Allerdings schufen die unter Angela Merkel gebildeten Regierungen in den Grenzen, die ihnen die Verfassung vorgab, eine ganz eigene Vorstellung von nationaler Sicherheit. So erfand die schwarz-rote Regierung 2006 die „vernetzte Sicherheit“ und schrieb sie in ihrem Weißbuch als Leitkonzept fest. Demnach gehe es nicht mehr nur allein um die Abwehr militärischer Bedrohungen von außen, sondern auch um „gesellschaftliche, ökonomische, ökologische und kulturelle“ Gefahren. Deshalb sei es notwendig, dass die Bundeswehr gemeinsam mit den anderen innerstaatlichen Sicherheitsbehörden dagegen vorgehe. Die Idee des Heimatschutzes nach US-Vorbild war geboren. In den USA gibt es eine „Homeland Security“ mit weitreichenden Befugnissen.
Nach den Vorstellungen der Bundesregierung soll er ganz erheblich durch den Einsatz von Reservisten vor Ort im Sinne der zivil-militärischen Zusammenarbeit gewährleistet werden. „Der Aufgabenschwerpunkt Heimatschutz stärkt das Prinzip ,Dienst an der Allgemeinheit’“, schreibt Verteidigungsminister Thomas de Maizière im Vorwort zur „Konzeption der Reserve“.
Dieser „Dienst an der Allgemeinheit“ umfasst „alle Fähigkeiten der Bundeswehr zum Schutz Deutschlands und seiner Bürgerinnen und Bürger auf deutschem Hoheitsgebiet“, heißt es in dem Konzeptionspapier. Dazu zähle neben der Landesverteidigung „im klassischen Sinne“ etwa die Abwehr terroristischer Bedrohungen und die Amtshilfe bei Naturkatastrophen. Die Reservisten sollen aber auch bei einem „innerem Notstand“ eingesetzt werden. Dazu zählen neben Unglücksfällen auch Angriffe auf die staatliche Grundordnung.

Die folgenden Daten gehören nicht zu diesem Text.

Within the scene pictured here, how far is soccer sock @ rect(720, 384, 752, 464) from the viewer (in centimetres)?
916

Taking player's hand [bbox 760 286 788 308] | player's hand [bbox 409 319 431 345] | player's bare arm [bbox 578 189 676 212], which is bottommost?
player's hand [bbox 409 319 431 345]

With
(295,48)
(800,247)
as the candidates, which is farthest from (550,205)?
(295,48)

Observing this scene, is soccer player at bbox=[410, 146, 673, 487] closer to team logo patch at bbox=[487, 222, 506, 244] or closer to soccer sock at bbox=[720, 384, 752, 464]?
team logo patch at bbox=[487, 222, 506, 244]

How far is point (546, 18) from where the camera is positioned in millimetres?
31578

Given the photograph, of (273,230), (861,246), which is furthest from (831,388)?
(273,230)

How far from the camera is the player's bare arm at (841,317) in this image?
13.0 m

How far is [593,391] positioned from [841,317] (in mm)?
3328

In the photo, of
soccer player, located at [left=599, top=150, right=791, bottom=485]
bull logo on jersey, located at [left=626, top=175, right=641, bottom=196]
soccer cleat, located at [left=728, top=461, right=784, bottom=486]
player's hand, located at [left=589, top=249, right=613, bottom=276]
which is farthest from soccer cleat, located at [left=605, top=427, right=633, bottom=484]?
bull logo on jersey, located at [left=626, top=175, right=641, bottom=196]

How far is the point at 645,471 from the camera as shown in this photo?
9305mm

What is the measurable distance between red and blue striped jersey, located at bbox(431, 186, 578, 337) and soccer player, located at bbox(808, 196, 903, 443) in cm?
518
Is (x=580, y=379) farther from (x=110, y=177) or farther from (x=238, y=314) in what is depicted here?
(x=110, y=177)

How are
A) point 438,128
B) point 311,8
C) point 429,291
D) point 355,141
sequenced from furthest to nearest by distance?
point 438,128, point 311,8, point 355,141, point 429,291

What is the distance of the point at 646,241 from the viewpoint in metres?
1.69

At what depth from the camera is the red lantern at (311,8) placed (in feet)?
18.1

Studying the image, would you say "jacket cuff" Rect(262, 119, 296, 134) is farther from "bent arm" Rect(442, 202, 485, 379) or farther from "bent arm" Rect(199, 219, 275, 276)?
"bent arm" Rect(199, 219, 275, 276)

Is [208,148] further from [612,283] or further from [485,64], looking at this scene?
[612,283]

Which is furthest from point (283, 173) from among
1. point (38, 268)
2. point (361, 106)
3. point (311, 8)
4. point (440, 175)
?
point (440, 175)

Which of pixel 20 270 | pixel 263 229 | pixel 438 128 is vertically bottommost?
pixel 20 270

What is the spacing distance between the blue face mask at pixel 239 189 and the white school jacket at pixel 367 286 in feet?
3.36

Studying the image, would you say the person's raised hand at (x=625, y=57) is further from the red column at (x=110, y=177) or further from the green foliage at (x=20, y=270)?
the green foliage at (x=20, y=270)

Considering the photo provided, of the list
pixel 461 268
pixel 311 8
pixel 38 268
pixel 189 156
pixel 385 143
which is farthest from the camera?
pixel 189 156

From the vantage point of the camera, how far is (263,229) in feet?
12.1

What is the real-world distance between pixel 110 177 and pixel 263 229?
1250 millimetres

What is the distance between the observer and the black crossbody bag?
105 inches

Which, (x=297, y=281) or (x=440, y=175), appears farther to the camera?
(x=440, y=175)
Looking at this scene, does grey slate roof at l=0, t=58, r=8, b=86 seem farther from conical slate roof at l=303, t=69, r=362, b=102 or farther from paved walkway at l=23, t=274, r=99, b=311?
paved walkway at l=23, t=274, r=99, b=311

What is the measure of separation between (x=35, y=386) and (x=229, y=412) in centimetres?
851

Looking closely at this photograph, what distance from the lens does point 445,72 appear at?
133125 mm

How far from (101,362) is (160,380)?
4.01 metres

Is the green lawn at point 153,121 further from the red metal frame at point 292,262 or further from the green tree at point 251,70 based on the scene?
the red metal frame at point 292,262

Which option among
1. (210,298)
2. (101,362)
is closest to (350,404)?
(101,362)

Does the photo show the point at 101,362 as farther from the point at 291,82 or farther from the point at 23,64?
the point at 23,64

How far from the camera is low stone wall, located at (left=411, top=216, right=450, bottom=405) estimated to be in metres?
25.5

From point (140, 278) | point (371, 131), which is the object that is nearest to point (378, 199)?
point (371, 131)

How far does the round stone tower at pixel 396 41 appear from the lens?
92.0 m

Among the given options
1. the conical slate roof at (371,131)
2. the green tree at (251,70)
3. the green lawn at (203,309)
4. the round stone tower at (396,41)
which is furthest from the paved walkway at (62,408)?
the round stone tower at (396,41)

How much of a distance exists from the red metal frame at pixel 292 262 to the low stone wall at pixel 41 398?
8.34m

Auf die Frage, welche Bedeutung gemeinsame Übungen von Reservisten und aktiven Berufssoldaten für den Einsatz gegen gewalttätige Demonstranten haben, weist das Verteidigungsministerium wohl zu Recht darauf hin, dass die Truppe bei Kriseneinsätzen im Ausland über solche Fähigkeiten verfügen müsse. Aber könnten die Reservisten sie nicht auch im Inland anwenden?
Dazu sagt das Verfassungsgericht, „Gefahren für Menschen und Sachen, die aus oder von einer demonstrierenden Menschenmenge“ drohten, stellten noch keinen besonders schweren Unglücksfall im Sinne des Grundgesetzes dar und erlaubten somit nicht den Einsatz der Bundeswehr. Ein militärischer Einsatz komme nur dann in Frage, wenn „Gefahr für den Bestand oder die freiheitliche demokratische Grundordnung des Bundes oder eines Landes besteht“. Schließlich müsse der Unglücksfall bereits vorliegen. Dies setze zwar nicht notwendigerweise einen bereits eingetretenen Schaden voraus. Aber der Unglücksverlauf müsse bereits begonnen haben und der Eintritt eines katastrophalen Schadens mit an Sicherheit grenzender Wahrscheinlichkeit unmittelbar bevorstehen. „Der Einsatz der Streitkräfte wie der Einsatz spezifisch militärischer Abwehrmittel ist zudem auch in einer solchen Gefahrenlage nur als ultima ratio zulässig“, urteilt das Gericht.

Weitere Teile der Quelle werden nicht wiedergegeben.